So, you’ve been on the go since January trying to exercise more and eat better, but how far have you come? It can be tricky measuring progress and no one method is perfect. You may feel progress has been slow but if you’ve only been using one method to measure your progress you may not be seeing the bigger picture. You may not realise how well you’ve actually done…
If you are on a diet or fitness regime you will no doubt head to the scales to monitor your weight and in turn measure your success for the week. If you see you have not lost any weight or have ‘only lost a pound,’ it’s easy to become disheartened and confidence and motivation can take a knock. But weight is just one figure which cannot tell you other important information about your body and health and how they may be improving.
You can weigh more but look and feel leaner because weight does not distinguish between muscle and fat. Rather than just focusing on one number such as your weight, how you look and feel in your clothes can be a much bigger indicator of your achievements. In turn, getting the tape measure out and taking measurements of yourself can indicate change where the scales cannot as muscle takes up less space than fat.
I am not saying you should throw out your weighing scales but I would highly recommend getting a set that can provide you with other stats like your muscle mass, bone mass and body fat percentage. This can give you a clearer image of your body composition and how healthy this is for someone of your gender, age and height. This is why controversially your BMI can provide an inaccurate description of your weight as it only accounts for how much weight you have per unit of height in your body.
Both weight and measurements can fluctuate daily so these figures should never be obsessed over. Similarly, when you look at yourself every day in the mirror as we all do it is hard to notice changes in how your body looks. Others will see them before you do so learn to listen and take on board compliments. If friends have noticed a change in you then this is a fantastic signal of your progress.
One way of helping you see these changes for yourself is looking back at old photographs. Some of the women who come to my classes have shared before and after photos of themselves and I often see that this is the biggest reward giving them pride and a source of further motivation.

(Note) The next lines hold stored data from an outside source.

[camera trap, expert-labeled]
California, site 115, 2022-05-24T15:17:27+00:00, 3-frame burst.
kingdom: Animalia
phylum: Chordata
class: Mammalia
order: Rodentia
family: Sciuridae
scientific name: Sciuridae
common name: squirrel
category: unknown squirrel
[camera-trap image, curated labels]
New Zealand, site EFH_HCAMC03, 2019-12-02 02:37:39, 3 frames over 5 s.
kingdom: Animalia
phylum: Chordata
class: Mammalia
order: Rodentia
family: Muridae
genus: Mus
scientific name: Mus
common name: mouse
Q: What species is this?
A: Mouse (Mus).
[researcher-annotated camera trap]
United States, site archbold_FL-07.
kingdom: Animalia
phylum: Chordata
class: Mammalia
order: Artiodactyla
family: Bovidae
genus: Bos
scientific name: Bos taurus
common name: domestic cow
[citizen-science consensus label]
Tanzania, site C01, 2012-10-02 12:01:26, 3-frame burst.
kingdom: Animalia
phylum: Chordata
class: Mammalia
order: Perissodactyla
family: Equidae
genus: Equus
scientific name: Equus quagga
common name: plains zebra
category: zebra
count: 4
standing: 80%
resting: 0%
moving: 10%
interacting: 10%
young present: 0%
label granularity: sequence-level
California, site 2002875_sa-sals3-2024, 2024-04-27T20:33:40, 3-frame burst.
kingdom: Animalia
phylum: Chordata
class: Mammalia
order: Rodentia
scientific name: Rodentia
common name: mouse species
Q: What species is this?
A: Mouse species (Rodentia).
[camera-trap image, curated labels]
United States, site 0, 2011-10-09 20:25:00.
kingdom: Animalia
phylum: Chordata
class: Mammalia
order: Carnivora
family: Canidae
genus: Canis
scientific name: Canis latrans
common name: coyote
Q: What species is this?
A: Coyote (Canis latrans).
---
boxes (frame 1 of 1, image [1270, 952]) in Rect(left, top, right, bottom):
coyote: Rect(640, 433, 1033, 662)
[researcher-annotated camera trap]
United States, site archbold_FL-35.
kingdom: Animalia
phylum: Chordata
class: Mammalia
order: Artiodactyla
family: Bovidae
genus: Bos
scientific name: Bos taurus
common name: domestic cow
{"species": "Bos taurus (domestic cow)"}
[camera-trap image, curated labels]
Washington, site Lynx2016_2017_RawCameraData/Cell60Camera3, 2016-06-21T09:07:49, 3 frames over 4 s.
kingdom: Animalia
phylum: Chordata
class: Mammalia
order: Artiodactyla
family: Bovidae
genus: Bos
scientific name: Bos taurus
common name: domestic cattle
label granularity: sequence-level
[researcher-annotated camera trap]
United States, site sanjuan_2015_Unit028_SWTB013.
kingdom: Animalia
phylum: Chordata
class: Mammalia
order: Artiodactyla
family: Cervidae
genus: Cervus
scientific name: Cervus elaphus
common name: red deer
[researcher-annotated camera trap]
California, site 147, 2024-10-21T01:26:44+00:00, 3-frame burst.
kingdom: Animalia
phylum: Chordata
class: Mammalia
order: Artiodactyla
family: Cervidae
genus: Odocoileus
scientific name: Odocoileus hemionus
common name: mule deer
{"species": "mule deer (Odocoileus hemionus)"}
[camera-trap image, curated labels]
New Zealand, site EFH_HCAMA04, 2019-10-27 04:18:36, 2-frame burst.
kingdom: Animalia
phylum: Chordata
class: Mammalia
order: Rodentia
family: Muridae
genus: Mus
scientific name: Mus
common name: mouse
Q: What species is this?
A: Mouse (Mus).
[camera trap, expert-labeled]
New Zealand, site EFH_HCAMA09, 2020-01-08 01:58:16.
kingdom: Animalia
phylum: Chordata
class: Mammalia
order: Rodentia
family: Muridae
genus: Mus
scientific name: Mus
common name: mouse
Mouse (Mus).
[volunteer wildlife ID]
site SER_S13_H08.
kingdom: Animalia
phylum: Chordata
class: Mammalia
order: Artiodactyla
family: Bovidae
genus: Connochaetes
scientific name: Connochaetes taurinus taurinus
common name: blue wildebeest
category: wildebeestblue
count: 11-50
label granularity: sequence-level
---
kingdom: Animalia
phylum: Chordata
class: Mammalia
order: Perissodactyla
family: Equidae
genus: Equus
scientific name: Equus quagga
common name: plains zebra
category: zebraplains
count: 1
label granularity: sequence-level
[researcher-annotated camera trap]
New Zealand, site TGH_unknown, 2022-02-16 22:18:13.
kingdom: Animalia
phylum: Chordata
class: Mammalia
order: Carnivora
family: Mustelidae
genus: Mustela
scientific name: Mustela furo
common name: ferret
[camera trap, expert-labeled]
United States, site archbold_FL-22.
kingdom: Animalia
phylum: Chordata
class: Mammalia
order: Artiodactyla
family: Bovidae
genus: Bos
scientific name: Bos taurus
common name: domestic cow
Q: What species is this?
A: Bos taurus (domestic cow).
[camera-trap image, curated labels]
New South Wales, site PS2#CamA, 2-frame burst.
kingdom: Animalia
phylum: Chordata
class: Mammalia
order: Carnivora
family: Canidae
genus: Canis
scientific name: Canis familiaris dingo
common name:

Lastly, one of the best and simplest ways to measure progress is how you feel. If your old sluggish and bloated self has gone and you are now more energetic and able to run for the bus or stride up the hill without getting out of breath you will definitely know about it. In the same way you know when you are run down your body tells you when it’s feeling good. Your skin and hair may look healthier, you may feel brighter and getting out of the chair may no longer warrant a groan of effort.
To conclude, I advocate using as many methods of measuring progress as possible to give you a clearer picture of your hopefully improving health and fitness. Don’t get hung up any one number without taking into account all the evidence of your progress!